The Covid-19 crisis is highlighting the necessity for public ownership of all our vital services.
As the aviation industry continues to reel under the collapse of demand attendant upon the health emergency, British Airways is the latest airline to announce at the end of April plans for sweeping job cuts, with as many as 12,000 of its staff affected.
BA threatens to sack its entire workforce
Whilst the overproduction crisis, brought to a head by the Covid lockdown, continues to put pressure on all competing airlines to slash labour costs, British Airways has taken a root and branch approach to ‘negotiating’ with the unions, threatening to sack its entire workforce (over 40,000 workers) with the intention of rehiring some on much worse terms and conditions.
This take-no-prisoners tactic served notice on the unions that the days of polite negotiations, with some care being taken by bosses to throw an occasional scrap of a concession to union negotiators to take back to the membership to make it look like they are earning their keep, are coming to an end.
BA has been claiming that Unite and the GMB have refused to enter talks; but when the pilots’ union BALPA bent over backwards to keep negotiations going, they were met with complete contempt. BALPA’s general secretary Brian Strutton complained that “Balpa reps have been in consultation with BA over its proposed 1,130 pilot job losses and we’ve been doing that constructively and in good faith. Then, on Wednesday evening [3 June], a letter from BA added another 125 job losses and also for the first time threatened all 4,300 BA pilots with dismissal and reengagement if we did not reach agreement on changes to terms and conditions” (quoted by Adam McCullough, ‘British Airways job loss talks “hanging by a thread” say pilots’, Personnel Today, 8 June 2020).
In an earlier statement Strutton urged state intervention to support the aviation industry as a whole, correctly noting that otherwise “it is blindingly obvious that individual airlines will plot a path out of this that only suits their shareholders” (BALPA press release, 3 June 2020).
Given the impact of Covid-19, it should have been fairly obvious that something like this was on the cards. Yet BA’s announcement still came as a shock to employees. After all, as recently as 30 March, BA declared that it had successfully extended its US dollar-secured revolving credit facility up to June 2021, enabling it to access funds amounting to $1.38bn.
With its overdraft facility nailed down, the clear implication was that the company could ride out the storm unscathed, soothing staff worried about their future. This optimistic view seemed to be borne out by the fact that BA participated in the government’s job retention scheme, furloughing some of its staff.
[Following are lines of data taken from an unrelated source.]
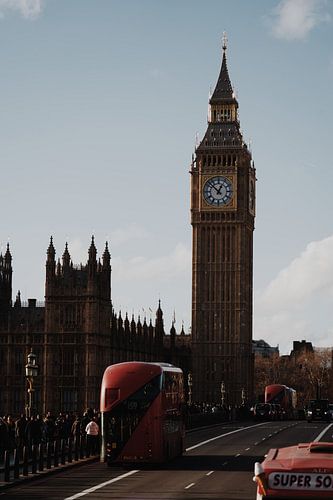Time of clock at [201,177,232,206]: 12:52
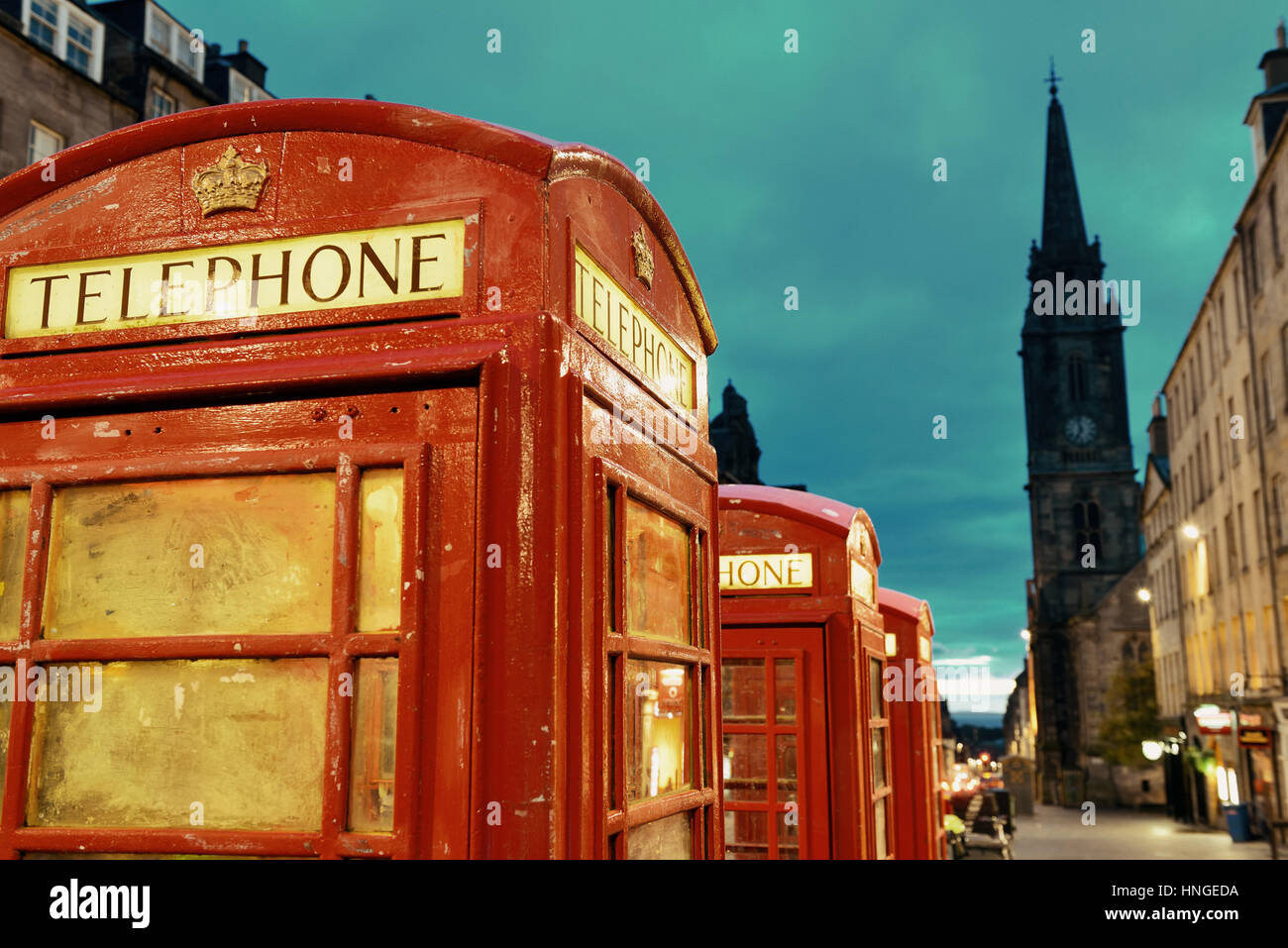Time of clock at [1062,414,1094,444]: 6:58
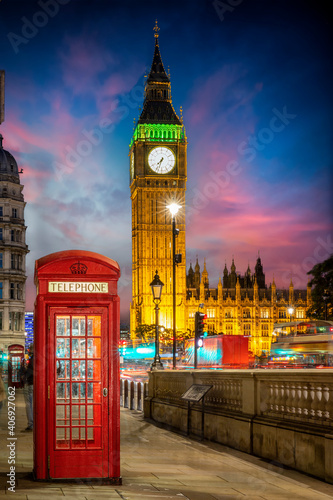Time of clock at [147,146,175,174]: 7:33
These moves were perhaps intended to throw workers off the scent, lulling them into a false sense of security and minimising organised resistance.
It turns out, however, that BA was just cynically dipping into the public purse to buy time for manoeuvre, hoping to soften the financial blow whilst it tried to scale down its UK operations with the minimum hit to the company’s considerable financial resources.
All the while, BA staff were kept in the dark. The company’s decision to sack 12,000 workers was taken behind closed doors – like every other key decision concerning workers’ futures.
In addition, the Financial Times of 13 June reports that BA’s “rivals are taking similar action, with easyJet axing up to 30 per cent of jobs, while Ryanair is looking at reducing 15 per cent. Virgin Atlantic is cutting about a third of its 10,000-strong workforce as carriers look to restructure in light of a slow recovery in air travel” (Tanya Powley, ‘MPs brand British Airways a ‘national disgrace’ over job cuts’).
Meanwhile Heathrow has announced it is offering voluntary redundancy to all its 7,000 in-house employees. Unite seeks to sugar the pill by boasting about the ‘generous’ redundancy package it has negotiated, but this will be of small comfort to those whose careers have been abruptly stalled with doubtful prospect of securing equivalent alternative employment. Furthermore, just how ‘generous’ settlements will prove to be a little further down the line, when more cuts may be deemed necessary (they cannot be ruled out says Heathrow), is far from certain. What is certain however is that a history of unions retreating from challenging all redundancies, ‘voluntary’ or otherwise, leaves workers demoralised and weakened for all future battles.
It is clear from the current chaos that air travel is far too important a service to remain in private hands. In reality what is needed is a publicly owned aviation industry organised on the basis of social need not private profit. Anything short of that simply means that taxpayers’ cash will continue to be siphoned off by the top management and shareholders. The government itself, fearing a bad press, has complained about airlines like BA milking the government’s furlough job retention scheme whilst simultaneously issuing redundancy notices.
Rather than the state doling out furlough subsidies to individual stricken airlines, the whole air travel sector needs to come into public ownership, and be run for need not profit.
Only thus will it be possible to make rational decisions about the future role of air travel as it adjusts to the new conditions post-Covid – decisions informed by social and environmental need.
Under a planned economy, if fewer staff and less production were needed in one field, such as air travel, those people and resources would simply be retrained and repurposed to fulfil some other area of human need.